Instructions to follow:
Write the records below out again word for word, with the pictures removed.

Entries shown:
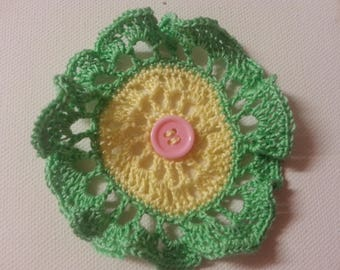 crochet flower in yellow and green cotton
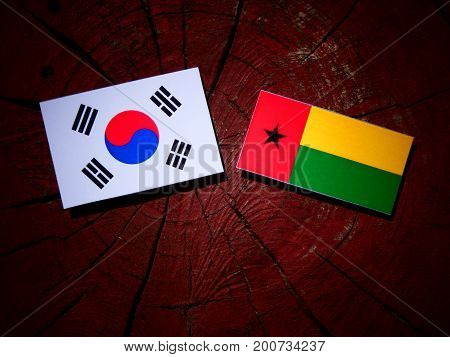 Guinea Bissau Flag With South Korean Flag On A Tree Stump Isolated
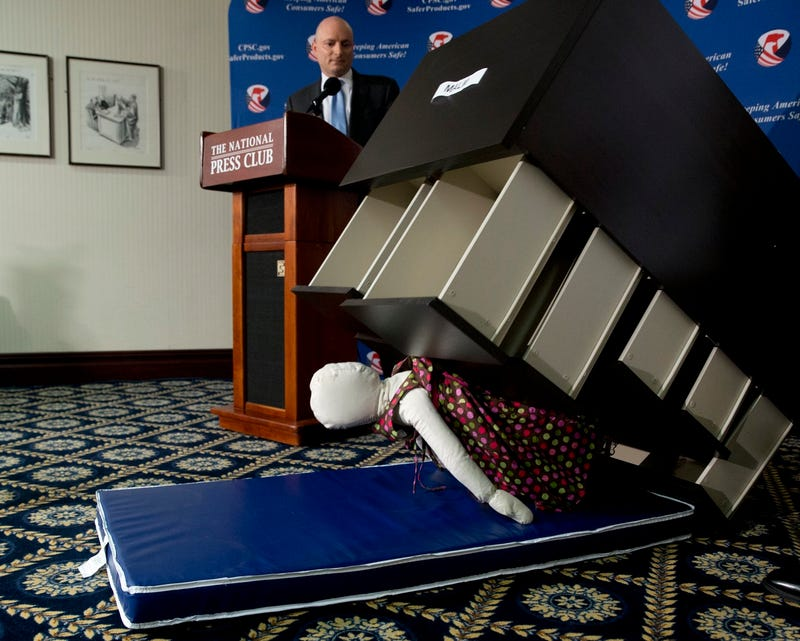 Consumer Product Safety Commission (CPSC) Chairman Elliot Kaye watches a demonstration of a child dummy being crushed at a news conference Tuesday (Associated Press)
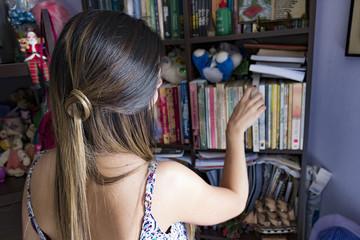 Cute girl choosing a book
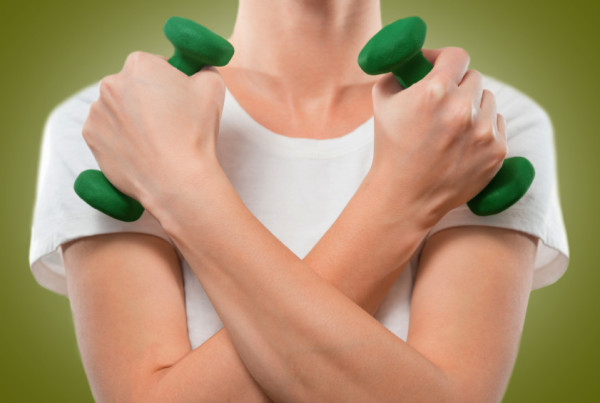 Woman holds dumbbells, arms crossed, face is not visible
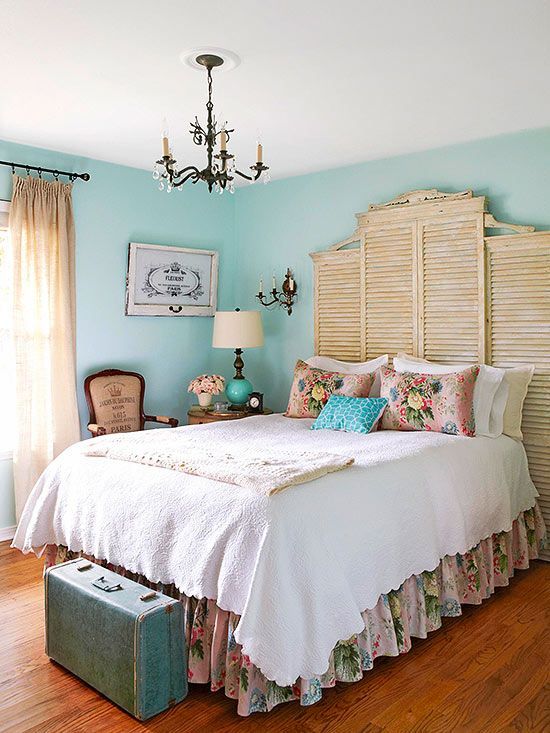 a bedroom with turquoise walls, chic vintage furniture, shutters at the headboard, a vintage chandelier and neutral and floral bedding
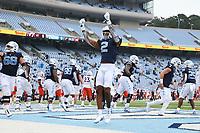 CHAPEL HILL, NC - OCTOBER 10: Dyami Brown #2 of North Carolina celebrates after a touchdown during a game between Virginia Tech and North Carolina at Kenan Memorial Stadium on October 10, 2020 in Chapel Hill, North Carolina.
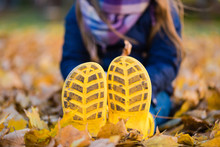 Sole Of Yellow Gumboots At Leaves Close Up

Answer section:
 crochet flower in yellow and green cotton
 Guinea Bissau Flag With South Korean Flag On A Tree Stump Isolated
 Consumer Product Safety Commission (CPSC) Chairman Elliot Kaye watches a demonstration of a child dummy being crushed at a news conference Tuesday (Associated Press)
 Cute girl choosing a book
 Woman holds dumbbells, arms crossed, face is not visible
 a bedroom with turquoise walls, chic vintage furniture, shutters at the headboard, a vintage chandelier and neutral and floral bedding
 CHAPEL HILL, NC - OCTOBER 10: Dyami Brown #2 of North Carolina celebrates after a touchdown during a game between Virginia Tech and North Carolina at Kenan Memorial Stadium on October 10, 2020 in Chapel Hill, North Carolina.
 Sole Of Yellow Gumboots At Leaves Close Up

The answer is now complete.